On a Private Members' day, the Government are here first to listen, second, to reply and, third, to provide information. We are a rather thin House today. Perhaps that is due to the fact that the media do not find front page space for the Government's good works for the arts, for galleries, libraries and museums. Perhaps we should not complain too much; while the Opposition have been providing a daily sensation-drama, a serial compared with which the Pallisers pale and Barlow is baffled—

Mr. St. John Stevas

What about Pearl White?

Mr. Jenkins

I was about to say that there has been nothing like it since Pearl White. With such competition, we must be grateful that our doings attract any attention at all.

Despite the thin House, I have good news for all those who have taken part in the debate. The arts world is full of diligent readers of Hansard, and what hon. Members have said will not be wasted. What is more, I believe that the media are more and more finding that viewers, listeners and readers are deeply interested in the arts. Even people who have not read the book or seen the play or the film like to be able to talk about it knowledgeably. There is an increasing public for news and comments about the arts. I have listened with close attention to what has been said and I shall try to reply to specific questions. I shall have to resist any attempts to intervene unless hon. Members press very hard, because I hope to cover most points.

I should like to remind the House that the motion says that we are now in a period like the Second World War, which, as my hon. Friend said, is an appropriate time to multiply public support for the arts. The motion calls on the Government to take appropriate measures to this end and to encourage local authorities to do the same. What are the facts? I can put matters into perspective here.

The Arts Council's predecessor was the Council for the Encouragement of Music and Arts, which was formed in December 1939. In that month, the Council received £25,000 from the Pilgrim Trust and five months later had a grant of £50,000 which was borne on the Vote of the then Board of Education. By 1944, that grant had risen to £175,000, or by seven times over the period, despite the financial difficulties of the war years. That was no mean achievement.

Let me remind the House of the record since then. The total grant-in-aid to the Arts Council was £235,000 in 1945, but for the current year it stands at £21,335,000, including just over £500,000 for expenditure on housing the arts and £21 million on supplementary grants this year to the Arts Council, which Parliament has now approved.

Those figures represent nearly a hundredfold increase over 30 years in the funds made available from central Government to the Arts Council. Even allowing for inflation, the post-war record of successive administrations represents a significant improvement on that Second World War period. In this sense, therefore, what successive Governments have already achieved since the war in terms of hard cash support for the arts more than answers the motion.

Indeed, my hon.
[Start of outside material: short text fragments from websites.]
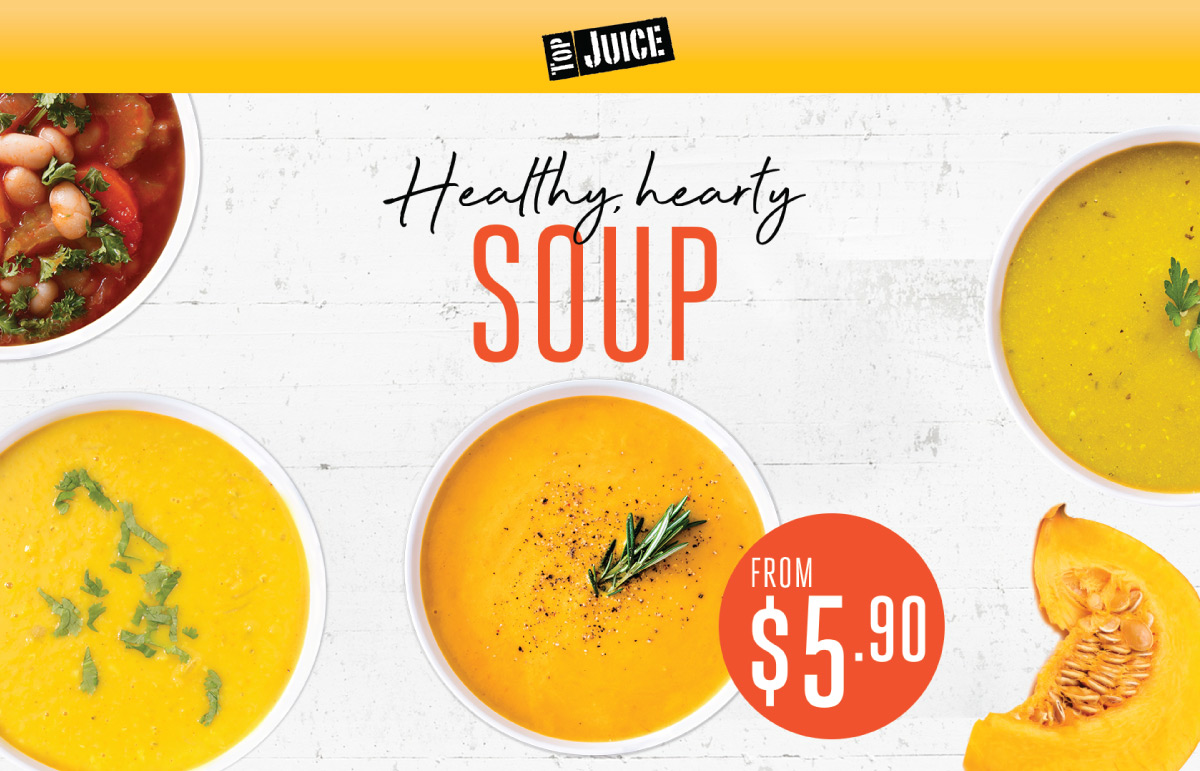 Soup has returned to Top Juice!
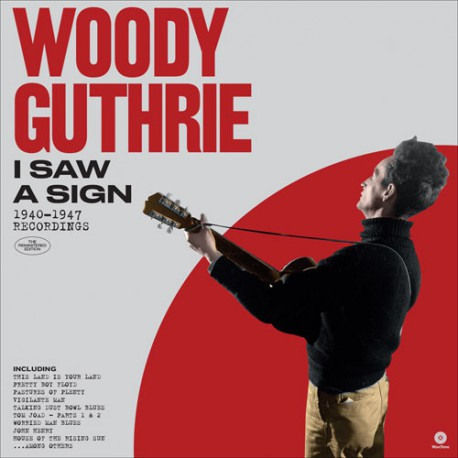 Woody Guthrie - I Saw A Sign: 1940-1947 Recordings (180g, Virgin Vinyl) - Blind Tiger Record Club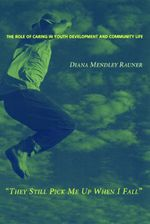 They Still Pick Me Up When I Fall : The Role of Caring in Youth Development and Community Life - Diana Mendley Rauner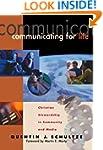 Communicating For Life: Christian Ste...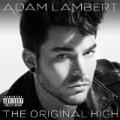 The Original High (Deluxe Version) [Explicit] by Adam Lambert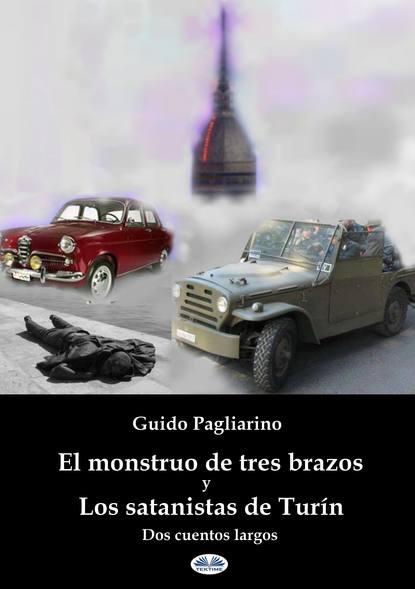 Guido Pagliarino El Monstruo De Tres Brazos Y Los Satanistas De Turín guido pagliarino el monstruo de tres brazos y los satanistas de turín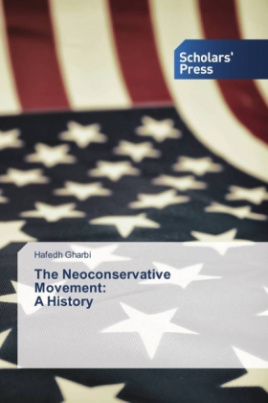 The Neoconservative Movement: A History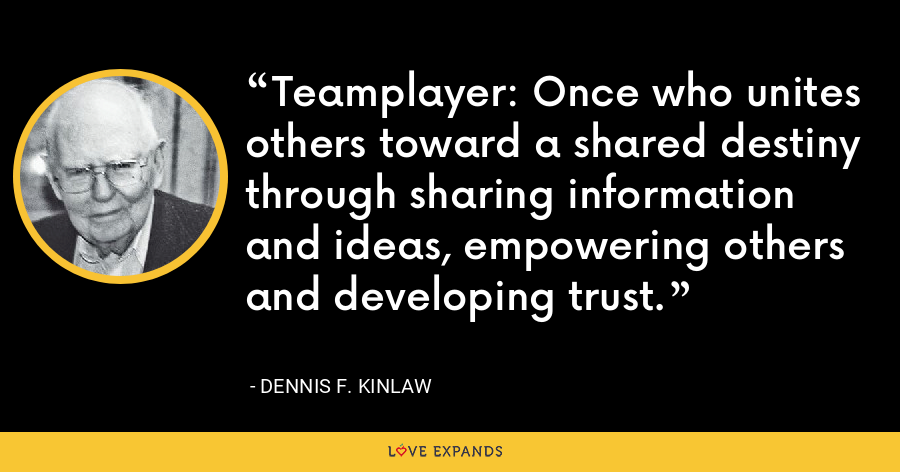 Teamplayer: Once who unites others toward a shared destiny through sharing information and ideas, empowering others and developing trust. - Dennis F. Kinlaw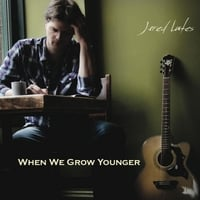 Jared Lutes: When We Grow Younger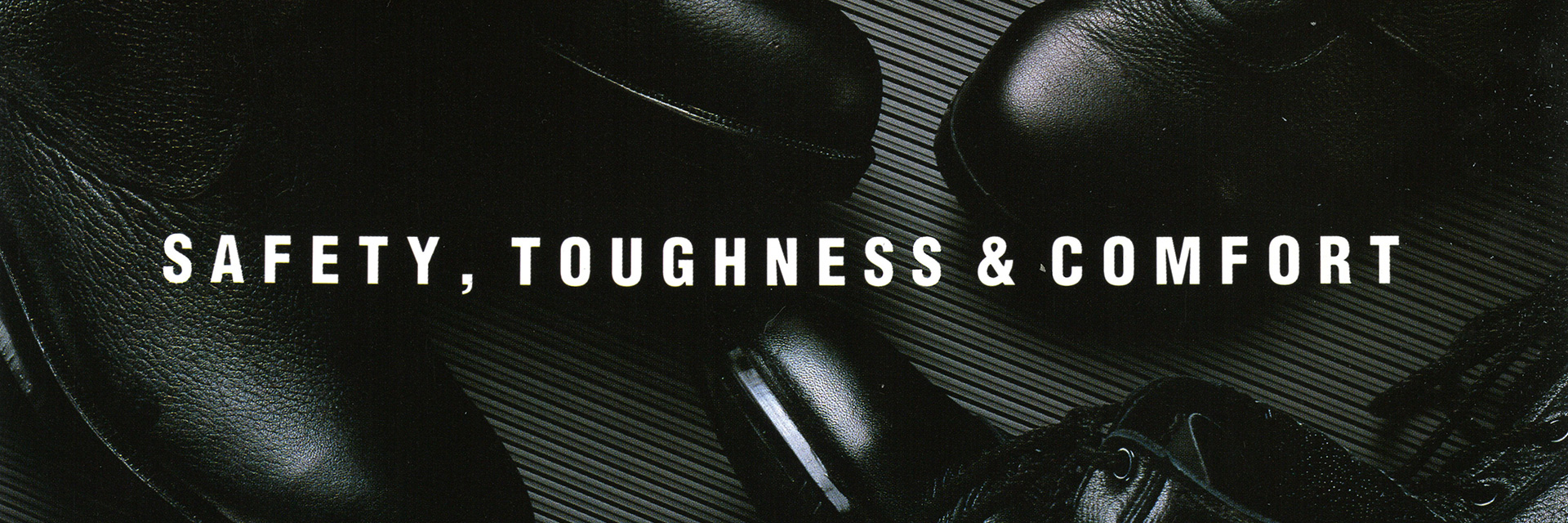 SAFETY,TOUGHNESS&COMFORT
Friend himself went far to make withdrawal of his motion a self-imposed necessity. He paid great and justified tribute to this country's achievements in the arts. At one moment I thought that I was seeing a band of emaciated pilgrims and the next moment a crowd of princes clothed in diamonds and pearls. My hon. Friend cannot have it both ways. I understand that his feelings stem from a real concern for the arts, which I warmly share.

The growth of this expenditure since the war has been steady, but the increases in grants to the Arts Council were particularly significant from 1965 onwards, with the appointment of my noble Friend, Baroness Lee, as the first Minister for the Arts. That year also marked the first year of the "Housing the Arts" fund, which has been of such benefit in providing central Government contributions to the construction of arts buildings of various kinds by local authorities and other bodies.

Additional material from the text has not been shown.